The increase comes as governments short on cash are cutting other social service
programs, with some municipalities dipping into emergency and reserve funds to
help cover the costs of burials or cremations.
Oregon, for example, has seen a 50 percent increase in the number of unclaimed
bodies over the past few years, the majority left by families who say they
cannot afford services. “There are more people in our cooler for a longer period
of time,” said Dr. Karen Gunson, the state’s medical examiner. “It’s not that
we’re not finding families, but that the families are having a harder time
coming up with funds to cover burial or cremation costs.”
About a dozen states now subsidize the burial or cremation of unclaimed bodies,
including Illinois, Massachusetts, West Virginia and Wisconsin. Most of the
state programs provide disposition services to people on Medicaid, a cost that
has grown along with Medicaid rolls.
Financing in Oregon comes from fees paid to register the deaths with the state.
The state legislature in June voted to raise the filing fee for death
certificates to $20 from $7, to help offset the increased costs of state
cremations, which cost $450.
“I’ve been here for 24 years, and I can’t remember something like this happening
before,” Dr. Gunson said.
Already in 2009, Wisconsin has paid for 15 percent more cremations than it did
last year, as the number of Medicaid recipients grew by more than 95,000 people
since the end of January, said Stephanie Smiley, a spokeswoman for the Wisconsin
Department of Health Services.
In Illinois, Gov. Pat Quinn tried to end the state’s indigent burial program
this year, shifting the financing to counties and funeral homes, but the state
eventually found $12 million to continue the program when funeral directors
balked.
The majority of burials and cremations, however, are handled on the city,
county, town or township level, an added economic stress as many places face
down wide budget gaps.
Boone County, Mo., hit its $3,000 burial budget cap last month, and took $1,500
out of a reserve fund to cover the rest of the year. While the sum is relatively
low, it comes as the county is facing a $2 million budget shortfall, tax
collections are down 5 percent and the number of residents needing help is
expected to grow.
“We’ve had a significant increase in unemployment, wages are dropping,
industrial manufacturing jobs go away and companies scaled back or even closed
their doors,” said Skip Elkin, the county commissioner. “But we feel an
obligation to help families who don’t have any assets.”

• **YOUR ASSIGNMENT**
From the passage about unclaimed bodies, pull out the text between "Financing in Oregon" and "which cost $450.", inclusive, and copy it word for word.

• **GIVEN RECORDS**
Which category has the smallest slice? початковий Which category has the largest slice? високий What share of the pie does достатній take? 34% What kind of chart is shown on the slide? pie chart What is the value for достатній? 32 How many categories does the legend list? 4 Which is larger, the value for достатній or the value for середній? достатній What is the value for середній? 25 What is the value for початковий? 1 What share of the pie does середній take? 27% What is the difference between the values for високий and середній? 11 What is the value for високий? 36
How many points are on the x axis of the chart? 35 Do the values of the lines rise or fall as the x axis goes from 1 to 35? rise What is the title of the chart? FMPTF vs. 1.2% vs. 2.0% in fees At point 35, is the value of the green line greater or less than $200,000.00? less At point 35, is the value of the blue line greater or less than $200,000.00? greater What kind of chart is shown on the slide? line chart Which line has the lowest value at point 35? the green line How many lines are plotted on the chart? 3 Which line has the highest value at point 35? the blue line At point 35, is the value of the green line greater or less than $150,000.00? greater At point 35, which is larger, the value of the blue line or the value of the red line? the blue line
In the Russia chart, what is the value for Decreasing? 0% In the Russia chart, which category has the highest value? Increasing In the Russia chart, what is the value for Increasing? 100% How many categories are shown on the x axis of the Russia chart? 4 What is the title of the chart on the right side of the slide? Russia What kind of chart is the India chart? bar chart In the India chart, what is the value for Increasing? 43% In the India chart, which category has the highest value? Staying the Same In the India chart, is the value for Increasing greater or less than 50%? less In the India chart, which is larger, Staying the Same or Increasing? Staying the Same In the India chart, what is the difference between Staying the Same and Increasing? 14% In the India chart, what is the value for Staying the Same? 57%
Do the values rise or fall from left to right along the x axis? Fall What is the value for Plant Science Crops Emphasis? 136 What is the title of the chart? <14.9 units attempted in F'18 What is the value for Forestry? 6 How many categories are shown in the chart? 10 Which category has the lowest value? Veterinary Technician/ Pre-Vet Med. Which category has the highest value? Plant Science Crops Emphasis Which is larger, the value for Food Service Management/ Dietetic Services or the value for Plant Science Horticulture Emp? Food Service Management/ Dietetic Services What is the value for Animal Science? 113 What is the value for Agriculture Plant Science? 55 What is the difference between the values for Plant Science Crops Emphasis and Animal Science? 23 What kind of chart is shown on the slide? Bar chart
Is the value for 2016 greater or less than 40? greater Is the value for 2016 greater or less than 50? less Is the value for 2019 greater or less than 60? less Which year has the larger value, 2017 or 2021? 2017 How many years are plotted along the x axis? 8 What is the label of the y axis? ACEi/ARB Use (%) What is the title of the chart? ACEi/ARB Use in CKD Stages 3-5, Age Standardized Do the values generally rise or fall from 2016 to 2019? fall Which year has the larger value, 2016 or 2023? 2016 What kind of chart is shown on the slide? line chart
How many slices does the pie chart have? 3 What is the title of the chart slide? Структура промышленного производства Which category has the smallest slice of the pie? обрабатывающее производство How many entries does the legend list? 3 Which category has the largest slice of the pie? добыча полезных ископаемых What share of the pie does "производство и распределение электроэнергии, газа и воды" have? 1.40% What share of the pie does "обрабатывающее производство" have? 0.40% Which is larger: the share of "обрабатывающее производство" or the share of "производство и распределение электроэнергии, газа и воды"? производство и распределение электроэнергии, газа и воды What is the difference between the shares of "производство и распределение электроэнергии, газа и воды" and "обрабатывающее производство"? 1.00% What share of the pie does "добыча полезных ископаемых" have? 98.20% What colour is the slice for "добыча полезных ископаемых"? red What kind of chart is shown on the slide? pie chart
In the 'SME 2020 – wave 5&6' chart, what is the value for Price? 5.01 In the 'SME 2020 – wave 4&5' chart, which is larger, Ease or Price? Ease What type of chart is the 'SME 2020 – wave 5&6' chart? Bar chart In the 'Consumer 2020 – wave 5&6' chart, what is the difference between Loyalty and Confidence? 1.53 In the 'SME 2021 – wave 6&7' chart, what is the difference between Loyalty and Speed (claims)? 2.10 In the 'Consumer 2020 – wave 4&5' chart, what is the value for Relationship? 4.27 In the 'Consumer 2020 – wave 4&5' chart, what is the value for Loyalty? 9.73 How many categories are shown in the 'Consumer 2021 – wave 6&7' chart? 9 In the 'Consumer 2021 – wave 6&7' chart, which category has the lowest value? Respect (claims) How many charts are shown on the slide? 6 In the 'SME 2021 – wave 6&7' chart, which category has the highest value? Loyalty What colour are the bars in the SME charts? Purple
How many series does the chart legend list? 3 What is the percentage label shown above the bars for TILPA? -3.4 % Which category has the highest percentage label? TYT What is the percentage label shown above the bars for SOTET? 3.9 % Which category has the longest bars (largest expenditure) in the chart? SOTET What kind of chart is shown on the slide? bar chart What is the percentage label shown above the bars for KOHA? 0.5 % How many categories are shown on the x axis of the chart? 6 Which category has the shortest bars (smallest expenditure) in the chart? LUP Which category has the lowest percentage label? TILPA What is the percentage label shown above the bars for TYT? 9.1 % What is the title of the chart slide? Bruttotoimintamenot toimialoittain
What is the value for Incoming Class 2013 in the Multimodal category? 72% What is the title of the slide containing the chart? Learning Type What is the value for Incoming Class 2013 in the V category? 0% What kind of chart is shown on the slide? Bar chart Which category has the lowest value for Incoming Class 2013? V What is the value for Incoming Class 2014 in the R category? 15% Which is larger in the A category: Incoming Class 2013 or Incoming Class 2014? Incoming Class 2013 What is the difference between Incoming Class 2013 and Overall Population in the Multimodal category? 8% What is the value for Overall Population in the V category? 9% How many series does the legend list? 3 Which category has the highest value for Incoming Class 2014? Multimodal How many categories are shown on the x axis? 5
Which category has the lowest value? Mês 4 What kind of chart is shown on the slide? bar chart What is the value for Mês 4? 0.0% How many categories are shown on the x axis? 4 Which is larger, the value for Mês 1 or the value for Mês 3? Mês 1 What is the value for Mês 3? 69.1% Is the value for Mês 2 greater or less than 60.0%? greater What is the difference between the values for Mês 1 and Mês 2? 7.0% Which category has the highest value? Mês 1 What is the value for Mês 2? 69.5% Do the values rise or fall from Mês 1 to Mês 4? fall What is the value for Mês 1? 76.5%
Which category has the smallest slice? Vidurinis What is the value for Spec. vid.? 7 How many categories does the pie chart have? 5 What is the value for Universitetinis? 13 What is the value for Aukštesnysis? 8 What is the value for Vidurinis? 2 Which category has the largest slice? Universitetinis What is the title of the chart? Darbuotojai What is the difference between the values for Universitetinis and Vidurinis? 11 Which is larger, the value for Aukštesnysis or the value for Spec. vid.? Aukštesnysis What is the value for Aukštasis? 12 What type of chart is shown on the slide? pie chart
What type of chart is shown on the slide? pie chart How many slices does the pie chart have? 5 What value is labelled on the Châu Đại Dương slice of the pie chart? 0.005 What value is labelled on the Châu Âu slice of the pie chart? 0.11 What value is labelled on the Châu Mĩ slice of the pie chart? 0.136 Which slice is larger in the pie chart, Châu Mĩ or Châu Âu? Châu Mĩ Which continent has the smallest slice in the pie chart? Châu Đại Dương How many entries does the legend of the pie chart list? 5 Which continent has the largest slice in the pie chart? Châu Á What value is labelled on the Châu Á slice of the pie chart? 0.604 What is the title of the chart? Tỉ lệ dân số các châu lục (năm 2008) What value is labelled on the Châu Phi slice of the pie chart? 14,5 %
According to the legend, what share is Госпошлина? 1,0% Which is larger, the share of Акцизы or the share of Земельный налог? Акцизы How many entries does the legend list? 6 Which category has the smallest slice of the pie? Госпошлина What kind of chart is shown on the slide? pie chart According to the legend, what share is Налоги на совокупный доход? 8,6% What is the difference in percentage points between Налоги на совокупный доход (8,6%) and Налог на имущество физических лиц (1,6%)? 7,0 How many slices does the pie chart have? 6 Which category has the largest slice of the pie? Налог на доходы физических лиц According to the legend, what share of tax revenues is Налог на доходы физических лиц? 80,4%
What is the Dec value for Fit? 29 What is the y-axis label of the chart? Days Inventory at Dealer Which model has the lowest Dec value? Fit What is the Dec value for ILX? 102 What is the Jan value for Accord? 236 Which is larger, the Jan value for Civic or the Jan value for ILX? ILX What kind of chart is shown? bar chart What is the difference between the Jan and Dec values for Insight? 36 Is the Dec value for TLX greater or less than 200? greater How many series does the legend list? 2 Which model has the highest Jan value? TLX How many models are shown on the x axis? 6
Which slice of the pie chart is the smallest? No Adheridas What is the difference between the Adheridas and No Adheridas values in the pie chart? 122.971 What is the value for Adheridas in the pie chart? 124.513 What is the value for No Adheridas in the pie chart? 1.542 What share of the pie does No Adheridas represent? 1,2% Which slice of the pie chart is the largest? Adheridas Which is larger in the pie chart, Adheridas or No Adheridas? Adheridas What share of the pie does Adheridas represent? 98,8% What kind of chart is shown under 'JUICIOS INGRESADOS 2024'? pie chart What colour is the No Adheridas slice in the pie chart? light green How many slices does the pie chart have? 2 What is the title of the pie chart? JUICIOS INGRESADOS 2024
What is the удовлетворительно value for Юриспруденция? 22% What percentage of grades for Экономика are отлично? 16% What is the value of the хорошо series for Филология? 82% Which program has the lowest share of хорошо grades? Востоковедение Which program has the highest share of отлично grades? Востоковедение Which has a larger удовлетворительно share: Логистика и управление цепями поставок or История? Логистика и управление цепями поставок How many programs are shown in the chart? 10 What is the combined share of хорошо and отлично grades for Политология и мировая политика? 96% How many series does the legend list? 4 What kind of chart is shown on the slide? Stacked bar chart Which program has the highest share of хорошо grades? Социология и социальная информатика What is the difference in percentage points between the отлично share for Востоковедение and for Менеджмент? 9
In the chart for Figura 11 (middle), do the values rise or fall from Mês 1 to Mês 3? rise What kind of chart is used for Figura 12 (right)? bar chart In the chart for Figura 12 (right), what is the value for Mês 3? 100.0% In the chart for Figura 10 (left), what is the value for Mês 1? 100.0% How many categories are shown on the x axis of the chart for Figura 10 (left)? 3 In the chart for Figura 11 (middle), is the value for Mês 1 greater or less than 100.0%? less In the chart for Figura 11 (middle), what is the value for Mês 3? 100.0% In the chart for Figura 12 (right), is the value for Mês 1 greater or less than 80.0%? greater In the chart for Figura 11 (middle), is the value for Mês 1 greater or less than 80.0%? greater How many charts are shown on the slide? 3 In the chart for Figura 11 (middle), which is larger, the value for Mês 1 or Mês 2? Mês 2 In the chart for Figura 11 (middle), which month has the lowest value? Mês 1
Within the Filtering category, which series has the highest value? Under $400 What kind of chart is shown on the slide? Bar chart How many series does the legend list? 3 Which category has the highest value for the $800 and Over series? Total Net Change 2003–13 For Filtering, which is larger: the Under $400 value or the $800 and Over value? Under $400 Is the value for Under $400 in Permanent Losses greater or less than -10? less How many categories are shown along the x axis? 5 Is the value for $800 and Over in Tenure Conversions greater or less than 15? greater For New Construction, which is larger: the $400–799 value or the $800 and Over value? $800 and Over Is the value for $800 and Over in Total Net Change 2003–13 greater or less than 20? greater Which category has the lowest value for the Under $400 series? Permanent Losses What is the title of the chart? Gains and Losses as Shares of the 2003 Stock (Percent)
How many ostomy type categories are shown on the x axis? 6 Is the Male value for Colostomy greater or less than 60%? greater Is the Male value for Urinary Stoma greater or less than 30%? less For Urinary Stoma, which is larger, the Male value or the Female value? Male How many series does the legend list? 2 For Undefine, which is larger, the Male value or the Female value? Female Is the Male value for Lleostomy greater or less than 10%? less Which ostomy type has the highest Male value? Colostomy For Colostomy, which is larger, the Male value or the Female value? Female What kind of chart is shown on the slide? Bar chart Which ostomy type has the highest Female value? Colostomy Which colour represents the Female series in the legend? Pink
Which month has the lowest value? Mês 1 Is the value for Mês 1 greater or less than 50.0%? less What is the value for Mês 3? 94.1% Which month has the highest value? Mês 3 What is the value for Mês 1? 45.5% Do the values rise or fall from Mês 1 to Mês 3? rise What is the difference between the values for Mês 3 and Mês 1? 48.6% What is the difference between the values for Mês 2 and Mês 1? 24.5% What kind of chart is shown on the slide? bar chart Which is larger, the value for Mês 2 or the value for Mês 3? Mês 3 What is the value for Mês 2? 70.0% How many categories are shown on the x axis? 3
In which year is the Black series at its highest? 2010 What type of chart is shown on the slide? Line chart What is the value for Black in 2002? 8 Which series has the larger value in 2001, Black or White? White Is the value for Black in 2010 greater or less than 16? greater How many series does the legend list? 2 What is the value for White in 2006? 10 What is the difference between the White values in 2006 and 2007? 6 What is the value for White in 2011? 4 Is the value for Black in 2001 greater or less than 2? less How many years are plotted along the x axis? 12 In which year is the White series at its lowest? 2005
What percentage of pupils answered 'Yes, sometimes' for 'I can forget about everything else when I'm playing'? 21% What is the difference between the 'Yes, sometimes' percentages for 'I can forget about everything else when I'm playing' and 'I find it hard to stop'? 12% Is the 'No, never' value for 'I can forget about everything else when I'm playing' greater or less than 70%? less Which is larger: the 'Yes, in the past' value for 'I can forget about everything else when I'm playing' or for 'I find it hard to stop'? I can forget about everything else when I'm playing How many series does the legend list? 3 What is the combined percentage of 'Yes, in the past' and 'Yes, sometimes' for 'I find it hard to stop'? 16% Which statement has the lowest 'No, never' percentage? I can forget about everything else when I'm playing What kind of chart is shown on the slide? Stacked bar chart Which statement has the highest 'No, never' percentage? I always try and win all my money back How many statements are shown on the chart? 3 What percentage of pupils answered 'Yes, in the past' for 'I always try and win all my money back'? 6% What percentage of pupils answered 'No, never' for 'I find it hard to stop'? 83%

• **ANSWER FOR THIS EXERCISE**
Financing in Oregon comes from fees paid to register the deaths with the state.
The state legislature in June voted to raise the filing fee for death
certificates to $20 from $7, to help offset the increased costs of state
cremations, which cost $450.